__DO THIS__: Retype each of the records below exactly as it appears, character for character, with no changes.
○ ○ ○ ○ ○
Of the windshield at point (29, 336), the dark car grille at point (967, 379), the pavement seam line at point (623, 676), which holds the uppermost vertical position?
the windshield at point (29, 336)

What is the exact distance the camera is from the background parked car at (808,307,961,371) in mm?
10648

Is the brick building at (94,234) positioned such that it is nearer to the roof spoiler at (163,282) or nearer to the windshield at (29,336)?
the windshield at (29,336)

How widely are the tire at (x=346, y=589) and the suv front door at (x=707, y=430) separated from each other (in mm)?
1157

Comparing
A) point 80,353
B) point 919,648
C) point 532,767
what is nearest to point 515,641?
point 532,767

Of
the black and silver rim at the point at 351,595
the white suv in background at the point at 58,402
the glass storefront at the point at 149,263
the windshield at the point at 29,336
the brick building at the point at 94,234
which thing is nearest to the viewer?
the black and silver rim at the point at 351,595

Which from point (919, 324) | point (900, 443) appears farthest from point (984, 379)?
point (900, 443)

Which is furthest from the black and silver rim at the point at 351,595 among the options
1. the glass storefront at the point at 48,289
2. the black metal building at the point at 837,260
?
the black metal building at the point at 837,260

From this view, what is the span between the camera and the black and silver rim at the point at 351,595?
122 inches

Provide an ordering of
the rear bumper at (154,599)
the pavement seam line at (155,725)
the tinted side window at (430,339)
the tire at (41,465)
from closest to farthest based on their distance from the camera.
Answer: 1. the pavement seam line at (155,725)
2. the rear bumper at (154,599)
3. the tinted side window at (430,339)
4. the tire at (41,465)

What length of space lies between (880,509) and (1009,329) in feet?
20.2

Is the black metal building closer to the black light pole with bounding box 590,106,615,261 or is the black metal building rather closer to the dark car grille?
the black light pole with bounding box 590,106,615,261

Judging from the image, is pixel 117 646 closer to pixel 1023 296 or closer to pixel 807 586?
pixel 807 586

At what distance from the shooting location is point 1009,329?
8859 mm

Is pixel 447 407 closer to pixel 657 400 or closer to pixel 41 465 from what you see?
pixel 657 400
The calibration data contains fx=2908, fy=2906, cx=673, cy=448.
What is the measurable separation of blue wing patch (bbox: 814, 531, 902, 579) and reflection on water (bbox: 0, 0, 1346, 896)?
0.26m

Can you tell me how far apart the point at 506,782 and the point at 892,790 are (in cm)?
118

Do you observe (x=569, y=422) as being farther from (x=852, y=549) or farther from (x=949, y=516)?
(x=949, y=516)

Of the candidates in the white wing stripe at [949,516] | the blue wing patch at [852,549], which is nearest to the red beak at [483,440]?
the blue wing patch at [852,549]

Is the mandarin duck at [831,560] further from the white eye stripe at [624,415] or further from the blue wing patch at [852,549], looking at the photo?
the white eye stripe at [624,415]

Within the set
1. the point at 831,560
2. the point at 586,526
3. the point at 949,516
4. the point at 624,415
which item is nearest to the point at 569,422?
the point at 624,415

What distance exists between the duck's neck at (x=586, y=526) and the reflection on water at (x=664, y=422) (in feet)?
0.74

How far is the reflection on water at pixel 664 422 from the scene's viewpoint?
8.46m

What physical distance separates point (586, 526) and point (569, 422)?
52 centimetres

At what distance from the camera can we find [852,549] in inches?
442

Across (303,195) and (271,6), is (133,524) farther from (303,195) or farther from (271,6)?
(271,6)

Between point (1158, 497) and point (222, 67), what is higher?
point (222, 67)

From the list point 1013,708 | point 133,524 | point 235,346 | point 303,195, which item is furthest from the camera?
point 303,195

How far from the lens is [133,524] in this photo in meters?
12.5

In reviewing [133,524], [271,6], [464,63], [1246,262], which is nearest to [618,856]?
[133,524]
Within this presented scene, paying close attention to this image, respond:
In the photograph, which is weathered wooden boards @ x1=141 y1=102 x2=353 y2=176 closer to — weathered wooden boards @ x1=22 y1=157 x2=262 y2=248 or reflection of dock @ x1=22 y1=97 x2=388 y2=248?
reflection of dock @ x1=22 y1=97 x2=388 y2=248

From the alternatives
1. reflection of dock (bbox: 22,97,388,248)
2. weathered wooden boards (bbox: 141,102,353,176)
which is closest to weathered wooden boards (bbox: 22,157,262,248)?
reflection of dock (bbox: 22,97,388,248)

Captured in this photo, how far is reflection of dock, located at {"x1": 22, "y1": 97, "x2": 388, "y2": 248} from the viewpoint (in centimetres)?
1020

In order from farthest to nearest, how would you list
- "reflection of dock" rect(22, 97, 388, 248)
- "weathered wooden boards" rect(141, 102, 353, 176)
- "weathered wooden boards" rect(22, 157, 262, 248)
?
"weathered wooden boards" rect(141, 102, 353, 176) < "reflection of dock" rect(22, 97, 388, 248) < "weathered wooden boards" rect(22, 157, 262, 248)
○ ○ ○ ○ ○
__WORKED SOLUTION__:
Of the windshield at point (29, 336), the dark car grille at point (967, 379), the pavement seam line at point (623, 676), which holds the uppermost vertical position?
the windshield at point (29, 336)

What is the exact distance the camera is from the background parked car at (808,307,961,371) in mm?
10648

Is the brick building at (94,234) positioned such that it is nearer to the roof spoiler at (163,282) or nearer to the windshield at (29,336)?
the windshield at (29,336)

How widely are the tire at (x=346, y=589) and the suv front door at (x=707, y=430) separated from each other (in mm)?
1157

Comparing
A) point 80,353
B) point 919,648
C) point 532,767
what is nearest to point 515,641?
point 532,767

Of
the black and silver rim at the point at 351,595
the white suv in background at the point at 58,402
the glass storefront at the point at 149,263
the windshield at the point at 29,336
the brick building at the point at 94,234
which thing is nearest to the viewer?
the black and silver rim at the point at 351,595

Which from point (919, 324) | point (900, 443) appears farthest from point (984, 379)?
point (900, 443)

Which is furthest from the black and silver rim at the point at 351,595 among the options
1. the glass storefront at the point at 48,289
2. the black metal building at the point at 837,260
?
the black metal building at the point at 837,260

From this view, what is the span between the camera and the black and silver rim at the point at 351,595?
122 inches

Provide an ordering of
the rear bumper at (154,599)
the pavement seam line at (155,725)
the tinted side window at (430,339)
the tire at (41,465)
from closest to farthest based on their distance from the camera.
Answer: 1. the pavement seam line at (155,725)
2. the rear bumper at (154,599)
3. the tinted side window at (430,339)
4. the tire at (41,465)

What length of space lies between (880,509) and (1009,329) in feet?
20.2

Is the black metal building closer to the black light pole with bounding box 590,106,615,261 or is the black metal building rather closer to the dark car grille?
the black light pole with bounding box 590,106,615,261

Judging from the image, is pixel 117 646 closer to pixel 1023 296 or closer to pixel 807 586?
pixel 807 586

At what distance from the shooting location is point 1009,329?
8859 mm

Is pixel 447 407 closer to pixel 657 400 or closer to pixel 41 465 from what you see?
pixel 657 400
The calibration data contains fx=2908, fy=2906, cx=673, cy=448.
What is the measurable separation of blue wing patch (bbox: 814, 531, 902, 579) and reflection on water (bbox: 0, 0, 1346, 896)?
0.26m

Can you tell me how far apart the point at 506,782 and the point at 892,790 are (in cm)?
118

Do you observe (x=569, y=422) as being farther from (x=852, y=549) or farther from (x=949, y=516)?
(x=949, y=516)

Of the candidates in the white wing stripe at [949,516] | the blue wing patch at [852,549], which is nearest to the red beak at [483,440]?
the blue wing patch at [852,549]

Is the mandarin duck at [831,560] further from the white eye stripe at [624,415] or further from the blue wing patch at [852,549], looking at the photo?
the white eye stripe at [624,415]

Within the set
1. the point at 831,560
2. the point at 586,526
3. the point at 949,516
4. the point at 624,415
which item is nearest to the point at 569,422?
the point at 624,415

What distance exists between the duck's neck at (x=586, y=526) and the reflection on water at (x=664, y=422) (in feet)?
0.74

How far is the reflection on water at pixel 664 422 from the scene's viewpoint?
8.46m

What physical distance separates point (586, 526) and point (569, 422)?
52 centimetres

At what distance from the camera can we find [852,549] in inches?
442

Across (303,195) and (271,6), is (133,524) farther from (303,195) or farther from (271,6)?
(271,6)

Between point (1158, 497) and point (222, 67), what is higher?
point (222, 67)

From the list point 1013,708 | point 133,524 | point 235,346 | point 303,195, which item is furthest from the camera?
point 303,195

How far from the lens is [133,524] in this photo in meters?
12.5

In reviewing [133,524], [271,6], [464,63], [1246,262], which is nearest to [618,856]?
[133,524]
Within this presented scene, paying close attention to this image, respond:
In the photograph, which is weathered wooden boards @ x1=141 y1=102 x2=353 y2=176 closer to — weathered wooden boards @ x1=22 y1=157 x2=262 y2=248 or reflection of dock @ x1=22 y1=97 x2=388 y2=248?
reflection of dock @ x1=22 y1=97 x2=388 y2=248

From the alternatives
1. reflection of dock (bbox: 22,97,388,248)
2. weathered wooden boards (bbox: 141,102,353,176)
which is closest to weathered wooden boards (bbox: 22,157,262,248)?
reflection of dock (bbox: 22,97,388,248)

Captured in this photo, how far is reflection of dock, located at {"x1": 22, "y1": 97, "x2": 388, "y2": 248} from the viewpoint (in centimetres)?
1020

In order from farthest to nearest, how would you list
- "reflection of dock" rect(22, 97, 388, 248)
- "weathered wooden boards" rect(141, 102, 353, 176)
- "weathered wooden boards" rect(22, 157, 262, 248)
?
"weathered wooden boards" rect(141, 102, 353, 176) < "reflection of dock" rect(22, 97, 388, 248) < "weathered wooden boards" rect(22, 157, 262, 248)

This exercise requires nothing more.